*AIM:* Please rewrite the lines below, from the first one up to and including the line with "7L218 15V18L222 22L226", replacing "instance_id" with "object_id" and changing nothing else. Give only those lines, without the pictures.
========
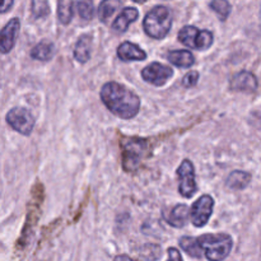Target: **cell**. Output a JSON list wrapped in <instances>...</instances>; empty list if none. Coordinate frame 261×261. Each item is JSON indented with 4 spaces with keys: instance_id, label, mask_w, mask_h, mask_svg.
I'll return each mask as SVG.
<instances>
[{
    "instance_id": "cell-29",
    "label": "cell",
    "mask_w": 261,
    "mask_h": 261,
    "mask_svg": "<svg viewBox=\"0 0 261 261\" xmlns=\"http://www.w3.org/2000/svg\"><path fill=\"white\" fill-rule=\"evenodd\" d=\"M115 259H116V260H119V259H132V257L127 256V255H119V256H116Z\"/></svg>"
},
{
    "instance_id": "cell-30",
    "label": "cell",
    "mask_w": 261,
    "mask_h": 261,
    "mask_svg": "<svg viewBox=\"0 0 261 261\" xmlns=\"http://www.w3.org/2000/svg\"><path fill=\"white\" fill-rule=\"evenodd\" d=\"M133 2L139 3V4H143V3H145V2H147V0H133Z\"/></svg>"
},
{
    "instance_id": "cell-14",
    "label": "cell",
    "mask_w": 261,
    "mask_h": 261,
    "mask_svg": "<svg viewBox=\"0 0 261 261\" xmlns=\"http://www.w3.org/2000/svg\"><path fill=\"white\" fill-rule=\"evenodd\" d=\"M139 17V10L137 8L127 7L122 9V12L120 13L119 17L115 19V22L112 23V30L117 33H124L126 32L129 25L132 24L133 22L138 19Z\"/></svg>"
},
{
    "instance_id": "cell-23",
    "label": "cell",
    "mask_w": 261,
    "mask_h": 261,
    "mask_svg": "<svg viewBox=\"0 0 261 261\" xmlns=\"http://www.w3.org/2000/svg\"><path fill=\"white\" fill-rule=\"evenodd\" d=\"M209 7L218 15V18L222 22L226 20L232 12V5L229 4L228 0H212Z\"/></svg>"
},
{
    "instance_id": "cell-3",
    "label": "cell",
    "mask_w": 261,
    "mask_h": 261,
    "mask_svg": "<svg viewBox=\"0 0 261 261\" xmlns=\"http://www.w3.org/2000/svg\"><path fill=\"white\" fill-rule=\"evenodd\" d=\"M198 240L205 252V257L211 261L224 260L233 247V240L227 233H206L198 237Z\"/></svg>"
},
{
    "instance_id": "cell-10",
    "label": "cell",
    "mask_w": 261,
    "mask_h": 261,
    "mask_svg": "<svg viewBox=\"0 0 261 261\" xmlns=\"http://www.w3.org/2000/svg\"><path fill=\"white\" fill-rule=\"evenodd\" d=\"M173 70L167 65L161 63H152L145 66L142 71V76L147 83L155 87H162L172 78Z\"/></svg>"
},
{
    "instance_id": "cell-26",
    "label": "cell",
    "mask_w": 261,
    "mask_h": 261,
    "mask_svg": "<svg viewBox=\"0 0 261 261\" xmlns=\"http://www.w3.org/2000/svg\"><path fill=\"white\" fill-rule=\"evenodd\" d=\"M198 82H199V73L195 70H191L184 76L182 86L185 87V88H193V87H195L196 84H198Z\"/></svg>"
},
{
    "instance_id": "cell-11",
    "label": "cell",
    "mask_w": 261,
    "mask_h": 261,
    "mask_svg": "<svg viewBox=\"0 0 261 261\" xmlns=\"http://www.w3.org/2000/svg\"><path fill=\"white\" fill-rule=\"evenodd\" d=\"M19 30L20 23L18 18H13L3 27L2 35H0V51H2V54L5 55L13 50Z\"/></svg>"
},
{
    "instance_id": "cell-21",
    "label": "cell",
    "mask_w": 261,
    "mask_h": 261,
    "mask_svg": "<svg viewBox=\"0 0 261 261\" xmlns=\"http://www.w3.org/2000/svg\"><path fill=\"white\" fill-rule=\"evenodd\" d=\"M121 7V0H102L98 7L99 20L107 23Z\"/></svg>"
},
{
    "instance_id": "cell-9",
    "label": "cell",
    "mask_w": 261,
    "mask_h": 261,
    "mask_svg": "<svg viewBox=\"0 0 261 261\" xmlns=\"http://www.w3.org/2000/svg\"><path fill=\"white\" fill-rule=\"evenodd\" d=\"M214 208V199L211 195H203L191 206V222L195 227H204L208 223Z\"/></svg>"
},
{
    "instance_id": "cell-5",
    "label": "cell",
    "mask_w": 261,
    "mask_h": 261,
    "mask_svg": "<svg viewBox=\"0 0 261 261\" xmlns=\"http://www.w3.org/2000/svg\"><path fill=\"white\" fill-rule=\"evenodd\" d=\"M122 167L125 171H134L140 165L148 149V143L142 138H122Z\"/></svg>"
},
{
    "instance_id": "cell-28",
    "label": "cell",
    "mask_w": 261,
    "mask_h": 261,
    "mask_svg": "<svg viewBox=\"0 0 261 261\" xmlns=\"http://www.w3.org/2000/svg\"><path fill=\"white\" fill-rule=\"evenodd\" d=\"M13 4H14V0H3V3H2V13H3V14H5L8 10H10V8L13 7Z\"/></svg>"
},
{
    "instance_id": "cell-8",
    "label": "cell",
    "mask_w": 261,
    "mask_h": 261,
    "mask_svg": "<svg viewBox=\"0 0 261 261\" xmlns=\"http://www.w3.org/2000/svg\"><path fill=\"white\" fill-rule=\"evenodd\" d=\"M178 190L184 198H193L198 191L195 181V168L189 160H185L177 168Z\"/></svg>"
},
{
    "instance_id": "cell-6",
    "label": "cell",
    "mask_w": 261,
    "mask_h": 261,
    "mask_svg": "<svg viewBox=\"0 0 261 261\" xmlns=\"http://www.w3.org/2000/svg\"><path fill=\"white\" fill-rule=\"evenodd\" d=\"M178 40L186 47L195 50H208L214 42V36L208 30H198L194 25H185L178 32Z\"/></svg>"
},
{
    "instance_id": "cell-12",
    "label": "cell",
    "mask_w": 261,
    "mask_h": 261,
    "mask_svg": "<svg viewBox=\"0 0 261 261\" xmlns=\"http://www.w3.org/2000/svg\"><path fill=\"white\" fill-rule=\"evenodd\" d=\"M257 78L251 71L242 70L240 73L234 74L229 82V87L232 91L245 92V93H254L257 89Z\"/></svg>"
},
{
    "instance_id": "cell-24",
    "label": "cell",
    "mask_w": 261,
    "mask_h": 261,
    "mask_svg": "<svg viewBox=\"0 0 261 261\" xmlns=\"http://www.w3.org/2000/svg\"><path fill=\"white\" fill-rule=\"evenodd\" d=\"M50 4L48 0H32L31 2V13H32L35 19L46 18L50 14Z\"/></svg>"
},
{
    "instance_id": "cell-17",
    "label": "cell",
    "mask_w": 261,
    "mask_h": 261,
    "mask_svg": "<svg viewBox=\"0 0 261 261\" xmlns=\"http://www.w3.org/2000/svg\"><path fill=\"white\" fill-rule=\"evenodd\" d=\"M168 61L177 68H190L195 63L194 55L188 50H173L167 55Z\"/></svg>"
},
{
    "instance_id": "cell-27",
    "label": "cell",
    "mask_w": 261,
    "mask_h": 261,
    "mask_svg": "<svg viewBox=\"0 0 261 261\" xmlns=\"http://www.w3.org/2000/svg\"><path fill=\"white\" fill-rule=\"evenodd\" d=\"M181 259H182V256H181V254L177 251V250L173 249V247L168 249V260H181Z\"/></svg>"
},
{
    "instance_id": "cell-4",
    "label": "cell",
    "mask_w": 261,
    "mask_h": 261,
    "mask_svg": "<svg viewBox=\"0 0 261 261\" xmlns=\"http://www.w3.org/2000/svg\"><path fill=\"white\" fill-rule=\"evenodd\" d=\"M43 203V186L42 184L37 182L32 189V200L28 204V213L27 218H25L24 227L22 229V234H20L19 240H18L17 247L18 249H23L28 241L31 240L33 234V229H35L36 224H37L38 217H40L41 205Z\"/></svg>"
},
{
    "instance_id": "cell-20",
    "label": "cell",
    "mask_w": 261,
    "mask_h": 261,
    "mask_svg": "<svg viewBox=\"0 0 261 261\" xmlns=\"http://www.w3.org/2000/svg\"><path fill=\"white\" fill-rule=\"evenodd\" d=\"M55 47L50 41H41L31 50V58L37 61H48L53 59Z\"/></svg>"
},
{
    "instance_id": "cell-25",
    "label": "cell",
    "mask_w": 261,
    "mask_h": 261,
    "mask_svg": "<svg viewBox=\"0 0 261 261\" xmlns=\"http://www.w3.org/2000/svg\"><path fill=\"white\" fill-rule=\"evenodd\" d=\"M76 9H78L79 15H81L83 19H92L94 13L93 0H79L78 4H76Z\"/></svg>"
========
*RESPONSE FOR THIS EXERCISE:*
Target: **cell**. Output a JSON list wrapped in <instances>...</instances>; empty list if none. Coordinate frame 261×261. Each item is JSON indented with 4 spaces with keys: object_id, label, mask_w, mask_h, mask_svg.
I'll return each mask as SVG.
<instances>
[{
    "object_id": "cell-29",
    "label": "cell",
    "mask_w": 261,
    "mask_h": 261,
    "mask_svg": "<svg viewBox=\"0 0 261 261\" xmlns=\"http://www.w3.org/2000/svg\"><path fill=\"white\" fill-rule=\"evenodd\" d=\"M115 259H116V260H119V259H132V257L127 256V255H119V256H116Z\"/></svg>"
},
{
    "object_id": "cell-30",
    "label": "cell",
    "mask_w": 261,
    "mask_h": 261,
    "mask_svg": "<svg viewBox=\"0 0 261 261\" xmlns=\"http://www.w3.org/2000/svg\"><path fill=\"white\" fill-rule=\"evenodd\" d=\"M133 2L139 3V4H143V3H145V2H147V0H133Z\"/></svg>"
},
{
    "object_id": "cell-14",
    "label": "cell",
    "mask_w": 261,
    "mask_h": 261,
    "mask_svg": "<svg viewBox=\"0 0 261 261\" xmlns=\"http://www.w3.org/2000/svg\"><path fill=\"white\" fill-rule=\"evenodd\" d=\"M139 17V10L137 8L127 7L122 9V12L120 13L119 17L115 19V22L112 23V30L117 33H124L126 32L129 25L132 24L133 22L138 19Z\"/></svg>"
},
{
    "object_id": "cell-23",
    "label": "cell",
    "mask_w": 261,
    "mask_h": 261,
    "mask_svg": "<svg viewBox=\"0 0 261 261\" xmlns=\"http://www.w3.org/2000/svg\"><path fill=\"white\" fill-rule=\"evenodd\" d=\"M209 7L218 15V18L222 22L226 20L232 12V5L229 4L228 0H212Z\"/></svg>"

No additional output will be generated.